DOCUMENT PASSAGE ::
— Begin —

How did I come to observe what I did? Because it was part of the contract I had with my researching self? However, this contract involved selection based on the naiveté of my understanding. And, therefore, the denial of other classroom activities. It was as if the particular focus of observation had been forced upon me. No subtle, informed and experienced Sherlock Holmes, here, such as is found in the following dialogue from Silver Blaze by Conan Doyle and quoted by Zizek (1991).
‘Is there any point to which you wish to draw my attention?’
‘To the curious incident of the dog in the night.’
‘The dog did nothing in the night.’
‘That was the curious incident,’ remarked Holmes.
Notions of observing the absence of something never even occurred to me at this time! Indeed, my interest in absence came a few years later, once I began to read Barthes, Foucault, Eco, Derrida and Lacan.
If it was complex concepts I was after, why didn’t I home in on the teacher’s introduction of ‘nihilism’, rather than being magnetized by the cloning girls next to me? Was it an unconscious heuristic leap back to adolescence, when such girls were on the other side of the classroom, remote and mysterious? Was I exploring the hidden curriculum? Was I case-studying two learners as they were being taught—now known as ‘pupil-pursuit? Was I making conscious selection of observational subjects or was the whole process prejudiced by unknown, unconscious Freudian drives?

— End —

TASK LIST ::
1. In the classroom-observation passage, which Conan Doyle story is the quoted Sherlock Holmes dialogue taken from?
2. Return everything in the classroom-observation passage from "Notions of observing" down to "unconscious Freudian drives?".

SUPPLIED DATA ::
— Begin —

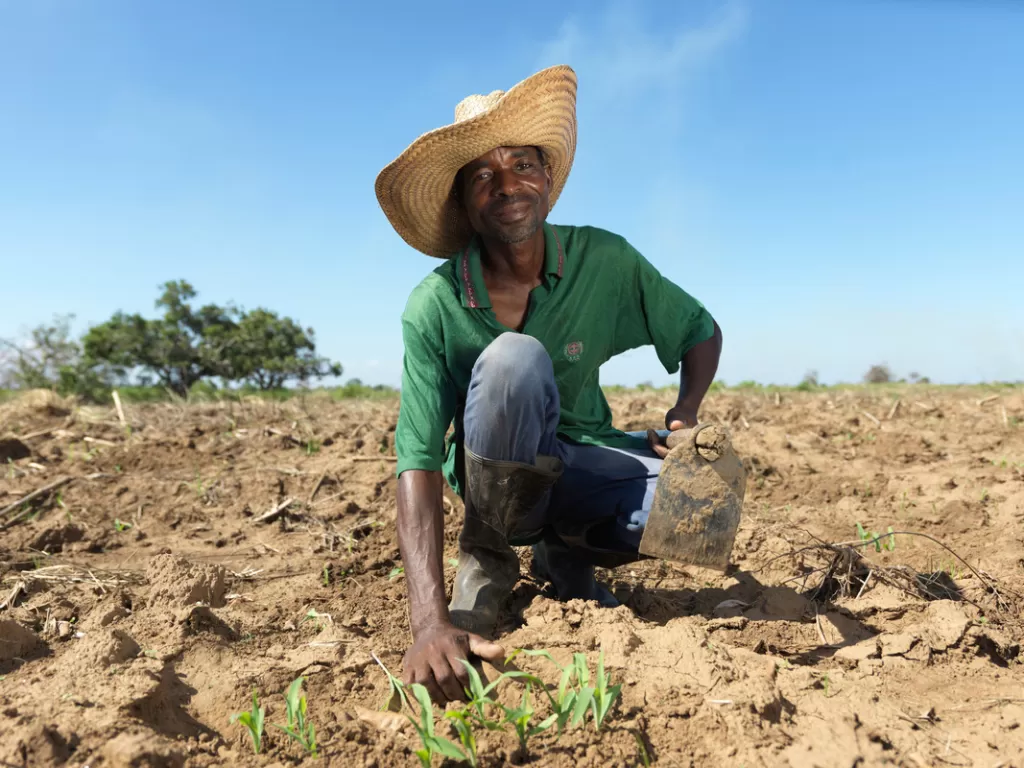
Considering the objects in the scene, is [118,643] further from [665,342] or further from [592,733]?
[665,342]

— End —

SET OF ANSWERS ::
1. Silver Blaze

2.
Notions of observing the absence of something never even occurred to me at this time! Indeed, my interest in absence came a few years later, once I began to read Barthes, Foucault, Eco, Derrida and Lacan.
If it was complex concepts I was after, why didn’t I home in on the teacher’s introduction of ‘nihilism’, rather than being magnetized by the cloning girls next to me? Was it an unconscious heuristic leap back to adolescence, when such girls were on the other side of the classroom, remote and mysterious? Was I exploring the hidden curriculum? Was I case-studying two learners as they were being taught—now known as ‘pupil-pursuit? Was I making conscious selection of observational subjects or was the whole process prejudiced by unknown, unconscious Freudian drives?